● Task goal:
In the passage below about moving with children, which three things does it say a move can teach kids?

● Passage to read:
Start of Block

Even under the simplest of conditions, moving can still be a hassle. But once you add kids into the equation, the process can become even more demanding and stressful. Transitioning to a new home is a big change, for children and adults. You may be leaving behind memories, family, and friends, and for children this change can feel even more jarring. It’s important to be aware of how your kids are feeling and create a plan and strategy to make the best transition possible. We’ve compiled some tips to help you navigate the moving process when kids are involved.
Involve Them in the Process
Depending on the age of your children, involving them in the process can help provide them with a better sense of control. By including them some of the planning and work, it can help them feel as if they are part of the team rather than just along for the ride. Older kids can help with packing and unpacking, organizing, assembling new furniture, etc. For younger children (at least two years and older), they may be able to help with things like wiping down surfaces, sweeping, and putting their toys into a box. As long as you are giving them tasks that are age-appropriate, don’t be afraid to get creative. Moving can be a great opportunity to teach your kids about responsibility, teamwork, and embracing change. Kids will also appreciate being filled in about the details of the move, which can help to ease their concerns and anxieties. If you can, show them pictures of your new home, their new school, local parks, and shops and attractions nearby.

End of Block

● Data below:
Start of Block

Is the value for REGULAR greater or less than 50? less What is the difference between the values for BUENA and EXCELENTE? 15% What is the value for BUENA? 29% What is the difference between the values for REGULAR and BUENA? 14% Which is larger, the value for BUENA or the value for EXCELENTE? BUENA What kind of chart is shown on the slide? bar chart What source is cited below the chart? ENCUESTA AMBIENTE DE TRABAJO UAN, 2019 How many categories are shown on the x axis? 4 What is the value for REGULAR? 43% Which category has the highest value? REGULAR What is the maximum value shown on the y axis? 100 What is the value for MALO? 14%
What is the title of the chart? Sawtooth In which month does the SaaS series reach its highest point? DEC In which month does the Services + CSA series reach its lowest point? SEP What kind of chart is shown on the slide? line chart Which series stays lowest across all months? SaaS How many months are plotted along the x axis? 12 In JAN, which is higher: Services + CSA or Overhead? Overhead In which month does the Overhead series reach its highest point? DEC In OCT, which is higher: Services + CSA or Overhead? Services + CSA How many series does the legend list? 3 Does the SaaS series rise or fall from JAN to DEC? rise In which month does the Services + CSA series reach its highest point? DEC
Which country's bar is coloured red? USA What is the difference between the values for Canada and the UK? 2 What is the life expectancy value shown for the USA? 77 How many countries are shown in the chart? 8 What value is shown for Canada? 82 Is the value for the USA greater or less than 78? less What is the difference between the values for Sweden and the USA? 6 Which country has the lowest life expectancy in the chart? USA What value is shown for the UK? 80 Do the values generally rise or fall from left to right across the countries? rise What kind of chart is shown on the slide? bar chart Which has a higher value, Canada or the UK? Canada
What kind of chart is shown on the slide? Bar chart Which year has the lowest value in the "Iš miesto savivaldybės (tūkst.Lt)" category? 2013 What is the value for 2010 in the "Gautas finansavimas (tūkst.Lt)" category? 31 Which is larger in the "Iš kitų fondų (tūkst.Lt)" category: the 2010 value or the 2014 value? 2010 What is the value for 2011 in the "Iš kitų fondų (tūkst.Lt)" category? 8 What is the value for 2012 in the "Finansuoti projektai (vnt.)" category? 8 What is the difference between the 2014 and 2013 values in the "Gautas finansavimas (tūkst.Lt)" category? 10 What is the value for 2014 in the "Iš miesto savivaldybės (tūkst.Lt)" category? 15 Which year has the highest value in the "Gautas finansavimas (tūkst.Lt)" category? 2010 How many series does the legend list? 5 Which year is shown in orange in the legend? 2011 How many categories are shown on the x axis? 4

End of Block

● Expected answer:
Responsibility, teamwork, and embracing change.